■ Selected passage ■
>>>
- Specialty: Physical therapy

= Natural apophyseal glides =

Spinal physical therapy treatment technique

Natural apophyseal glides (NAGS) refers to a spinal physical therapy treatment technique developed by Brian Mulligan.

==Technique==
NAGS involves a mid- to end-range facet joint mobilisation applied anterocranially along the plane of treatment within the desired joint, combined with a small amount of manual traction. The purpose of this treatment is to increase movement within the spine, and decrease symptomatic pain.

==Sustained natural apophyseal glides==
Sustained natural apophyseal glides (SNAGS) are a separate technique involving a combination of a sustained facet glide with active motion, which is then followed by overpressure.

==Clinical evidence==
A 2010 study concluded that whilst both NAGS and SNAGS showed signs of effectiveness, SNAGS demonstrated greater statistically significant efficacy over NAGS in reducing pain and disability in subjects with chronic neck pain. Another study suggested that Mulligan's mobilisation (i.e. NAGS and SNAGS), Maitland's mobilisation and the McKenzie approach were all effective in relieving pain and improving range of motion in cases of chronic cervical spondylosis with unilateral radiculopathy.

A 2008 randomised controlled trial by Reid et al. suggested a statistically significant correlation between SNAGS treatment and reduced dizziness, cervical pain and disability caused by cervical dysfunction, whilst another randomised controlled trial in 2007 by Hall et al. suggested that a self-sustained C1-C2 SNAG technique was effective in managing cervicogenic headache. A 2008 study by Moutzouri et al. suggested that SNAG mobilisation did not demonstrate significant effectiveness to increase the range of motion in patients with low back pain.
<<<
■ Exercise directions ■
Can you print the passage on natural apophyseal glides word for word, starting at "Natural apophyseal glides (NAGS)" and ending at "followed by overpressure."? The material after this point comes from an unrelated source.

■ Data to examine ■
>>>
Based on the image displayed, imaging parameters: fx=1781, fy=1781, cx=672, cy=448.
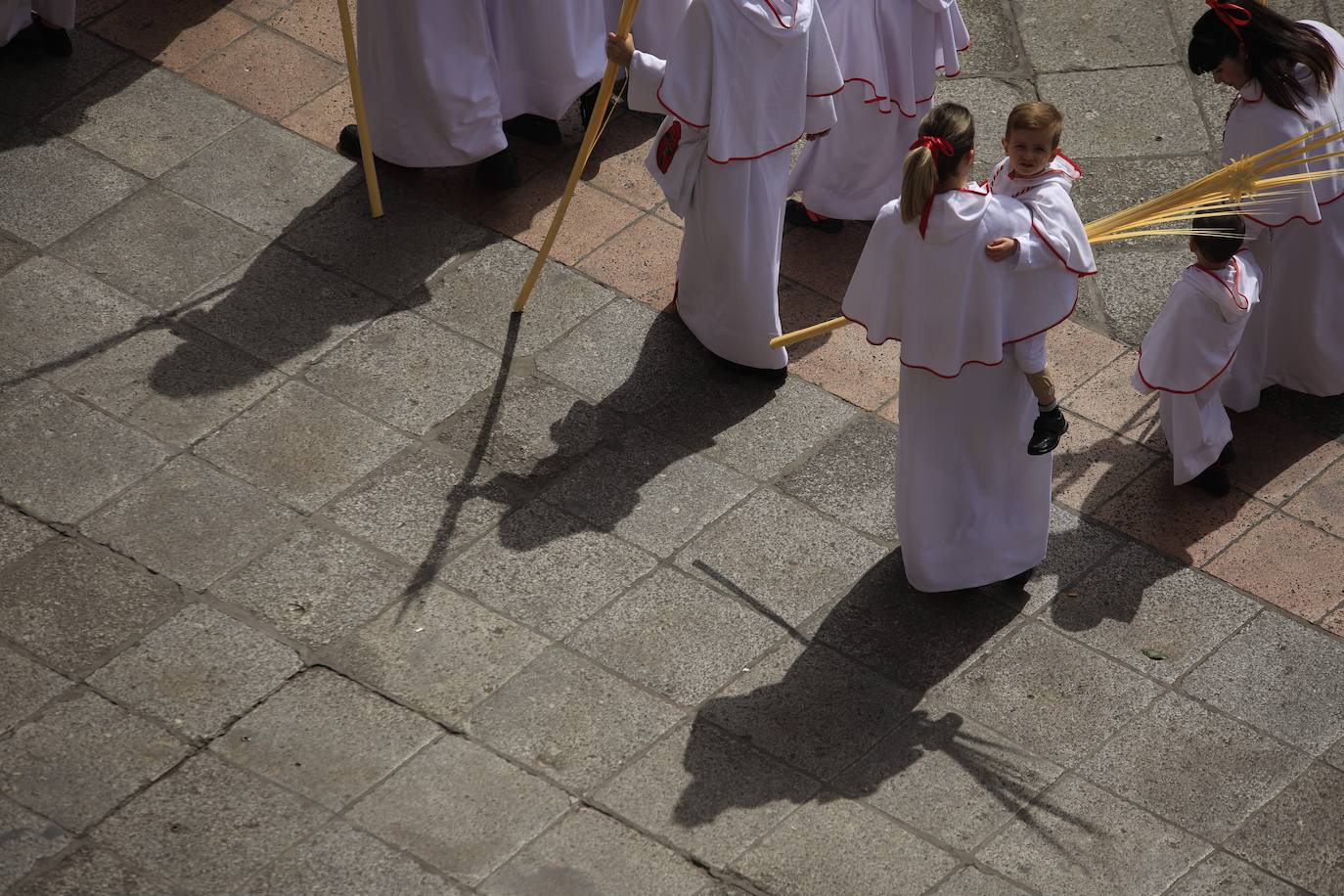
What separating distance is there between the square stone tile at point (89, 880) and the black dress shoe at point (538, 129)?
4.38 metres

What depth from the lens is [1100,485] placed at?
691 centimetres

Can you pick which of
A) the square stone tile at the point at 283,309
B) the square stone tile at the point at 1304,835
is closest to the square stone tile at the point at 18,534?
the square stone tile at the point at 283,309

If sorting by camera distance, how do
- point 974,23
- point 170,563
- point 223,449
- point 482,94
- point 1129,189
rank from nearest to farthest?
1. point 170,563
2. point 223,449
3. point 482,94
4. point 1129,189
5. point 974,23

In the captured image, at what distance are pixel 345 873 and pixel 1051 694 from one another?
2404 mm

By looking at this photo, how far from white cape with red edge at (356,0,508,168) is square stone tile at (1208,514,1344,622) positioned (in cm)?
367

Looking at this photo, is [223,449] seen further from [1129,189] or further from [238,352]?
[1129,189]

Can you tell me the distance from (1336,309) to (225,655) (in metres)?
4.56

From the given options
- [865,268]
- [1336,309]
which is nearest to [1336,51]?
[1336,309]

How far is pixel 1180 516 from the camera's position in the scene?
6.79 m

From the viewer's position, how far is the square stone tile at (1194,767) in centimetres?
562

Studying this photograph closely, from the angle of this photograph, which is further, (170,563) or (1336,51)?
(1336,51)

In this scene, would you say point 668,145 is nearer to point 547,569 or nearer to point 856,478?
point 856,478

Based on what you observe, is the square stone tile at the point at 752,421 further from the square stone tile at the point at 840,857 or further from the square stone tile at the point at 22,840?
the square stone tile at the point at 22,840

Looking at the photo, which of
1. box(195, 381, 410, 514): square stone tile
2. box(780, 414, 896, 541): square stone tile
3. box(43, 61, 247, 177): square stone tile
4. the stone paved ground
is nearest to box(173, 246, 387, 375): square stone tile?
the stone paved ground
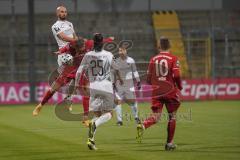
<<<
■ Answer for this exercise ■
Natural apophyseal glides (NAGS) refers to a spinal physical therapy treatment technique developed by Brian Mulligan.

==Technique==
NAGS involves a mid- to end-range facet joint mobilisation applied anterocranially along the plane of treatment within the desired joint, combined with a small amount of manual traction. The purpose of this treatment is to increase movement within the spine, and decrease symptomatic pain.

==Sustained natural apophyseal glides==
Sustained natural apophyseal glides (SNAGS) are a separate technique involving a combination of a sustained facet glide with active motion, which is then followed by overpressure.